Back at the table, they were talking quietly. Erland indicated they wanted to be alone. No problem — I got another beer and sat somewhere else. So it was a surprise when a few minutes later they joined me. She’d fallen into a state of silent vigil. He and I talked about the bars on Vasankatu, the dealers and bums around the station, the tubes of coloured light around the massage parlour doors and how you could eat the best veggie burgers in town out on that street. 

When he slipped out for another smoke, I followed again. As I got up, I saw she had a big bag, some kind of canvas sack with leather draw-straps. It was bulging all over the place just like Santa’s when he’s setting off on a delivery run, but this wasn’t full of presents. I reckoned they were her life.
Outside, he was talking Finnish with some pissed Finnish Finn blokes. We all exchanged matey hellos, but I turned to Erland.  
‘What are you doing, man? Have you seen the size of her bag?’
‘Yes’ 
‘It’s stuffed, it is truly stuffed! She’s got everything in there. She’s going to move in on you.’
‘Well, yeah, I dunno’.
‘It’s none of my business, but this looks serious. She needs somewhere to go because everything she has is in that sack and she ain’t planning on going back to wherever she just packed it’.
He gets it, he’s been around. 
‘Jeez, man, you gotta think what you’re getting into! So just suppose you take her in again. Maybe it works out. Maybe it’s a dream come true.

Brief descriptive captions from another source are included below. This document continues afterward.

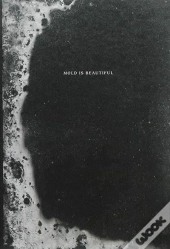 Mold Is Beautiful
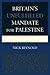 Britain's Unfulfilled Mandate for Palestine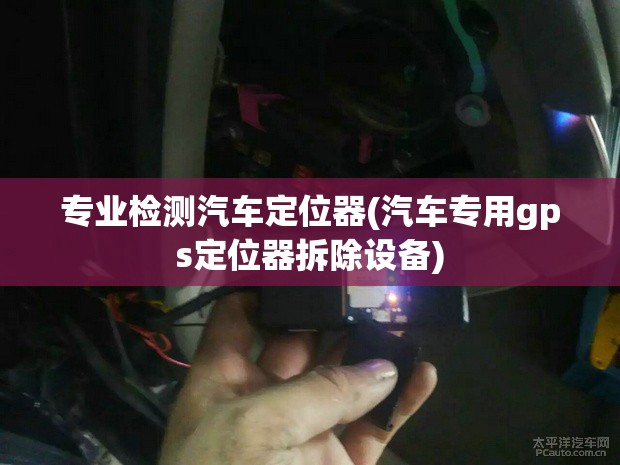 专业检测汽车定位器(汽车专用gps定位器拆除设备) 专业检测汽车定位器(汽车专用gps定位器拆除设备)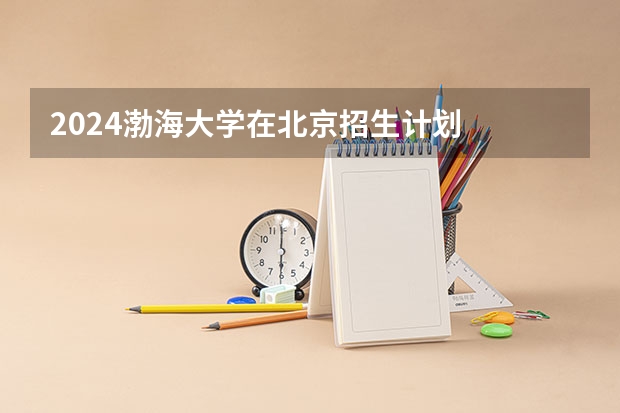 2024渤海大学在北京招生计划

But what happens when that man shows up next time?’
‘Hm, yeah. She says he’s history’.
‘Just suppose he is history, do you want her to move in? It may be great, but it’s gonna change your life.’
‘Yeah. I’m an independent sort of guy, really.’
‘Right. So, what’s the deal? If I were you, I’d walk’. 
‘Hey, I hear you. I know. It’s…’
‘It’s your call’. 
He’s thinking. ‘I’ll just take her round the corner and say goodbye’ he says. 
‘Have you had a sexual health check lately?’ I ask. He’s got one scheduled. He asks if I have a condom I can give him, ‘just in case’.
‘Yeah, sure’. I fish one out. We go back in.
I didn’t stay on long. It was late already, but I felt like a walk. On Vasankatu, the bars are in full swing, but the place I stop is a corner grill. I have some falafel and call it a day.

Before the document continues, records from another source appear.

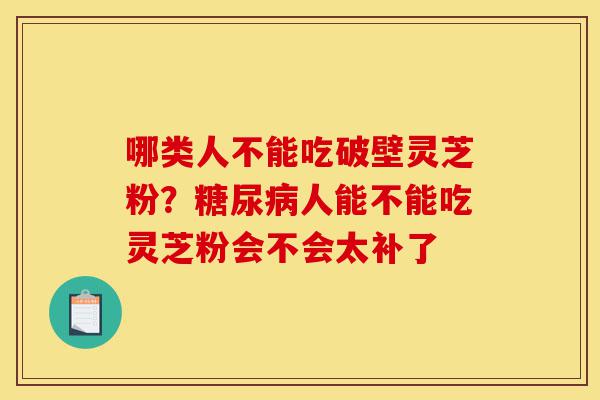 哪类人不能吃破壁灵芝粉?糖尿病人能不能吃灵芝粉会不会太补了-第1张图片-灵芝之家 哪类人不能吃破壁灵芝粉?糖尿病人能不能吃灵芝粉会不会太补了-第1张图片-灵芝之家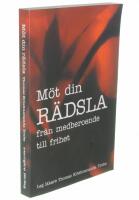 M&ouml;t din r&auml;dsla - fr&aring;n medberoende till frihet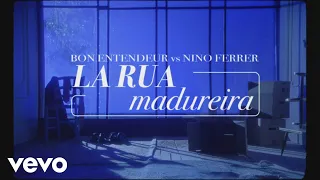 Bon Entendeur vs Nino Ferrer - La Rua Madureira (Clip officiel)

It’s around one in the morning when I turn into Sturenkatu, a wide street that leads to quiet places and to my bed. It was deserted. Overhead, the clear sky is that deep yönsininen colour. The warmth of the city had radiated away into outer space. Summer was on notice, and a wind was coming up, carrying early news of the Nordic winter to come. I climbed up the slope into the space between the big white modernist Meira building that used to be a coffee factory, its neons now switched off, and the brick industrial buildings of Konepajan Bruno, chimneys marked by black silhouettes in the yönsininen sky.

Then I saw a lone figure walking towards me. Oh —it’s that woman from Malawi. A slim dark figure in the empty night, with her big heavy bag. She sees me but looks away. Not demure, just neutral. No words. We both walked on without breaking a step. 

So, she’s not staying with Erland. She’s out here, beyond warmth and shelter. Hopes dashed. She’s a long way from home. And I suddenly wonder — was it my words that cast her into the night? 


I stopped. Should I turn round? No. We had never said a word. What would I have said now?